Verizon maintains that users will get ample warning messages if they do come close to their data limits. That's good, but say you just bought a nice, new 4G phone and the sales guy showed you Viewdini. Pretty sweet -- time for a mobile video binge! Couple hours later, the warnings start popping up. "Wait, I don't to have want to pay overages. Quick, shut off mobile data. There. Now ... when can I turn this back on? Is it safe to check my email? What about Facebook? When does this billing cycle reset, anyway?"
It's not a great way to get to know your new phone. True, anyone can overindulge in mobile video with or without Viewdini's help, but it's funny that Verizon's encouraging data-chugging video while at the same time moving to limit customers. Maybe Viewdini's greatest trick will be racking up overage revenue.
A company called "Leap Motion" may have just shown the world the way we'll all be using computers in a couple of years -- if its technology really works the way they say it does.
Leap Motion's new Leap control system is one that actually deserves comparisons to "Minority Report." That movie featured a futuristic computer interface in which users zipped through a huge screen full of information by waving around their arms and fingers. And that's exactly what you can do with Leap, only you don't have to wear any special gloves.
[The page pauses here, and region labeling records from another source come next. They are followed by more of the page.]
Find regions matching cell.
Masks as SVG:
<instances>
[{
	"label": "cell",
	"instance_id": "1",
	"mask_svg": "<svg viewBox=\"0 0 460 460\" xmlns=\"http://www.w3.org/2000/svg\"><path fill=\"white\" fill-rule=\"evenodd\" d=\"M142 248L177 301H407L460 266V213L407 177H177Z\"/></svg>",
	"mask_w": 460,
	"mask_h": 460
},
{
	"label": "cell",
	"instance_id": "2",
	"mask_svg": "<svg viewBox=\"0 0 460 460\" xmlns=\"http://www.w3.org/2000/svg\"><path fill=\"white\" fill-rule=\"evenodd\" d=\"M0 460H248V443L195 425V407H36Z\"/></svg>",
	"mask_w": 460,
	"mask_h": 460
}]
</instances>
The Leap is about the size of a pack of gum. It'll cost about $70 and connect to a computer via USB. Set it under your display, perhaps just in back of your keyboard, and it begins to monitor a four-cubic-foot zone right above it. Stick your hands in that zone, and you're controlling the interface with pure gestures. Or you can control the action by holding an object like a pen. The leap can sense the motion of your hands and individual fingers, apparently with a great degree of sensitivity.
With a properly designed application, users can play games, design, write, navigate interfaces, and do pretty much anything else through gesture control. Leap Motion offers development kits, so relevant software could be on the horizon soon. The company also has plans to set up its own app store to make sure the device has plenty of real-world uses.
If it all comes together, especially for a sub-$100 price, a Leap sensor could eventually become almost as common a peripheral as a mouse or keyboard.
Whether this particular design will entirely replace other input methods is less certain. Leap seems like a no-brainer for certain types of work, but for people who sit at a computer literally all day, I don't know how comfortable it would be to have your arms raised up in front of you like that for eight hours at a time.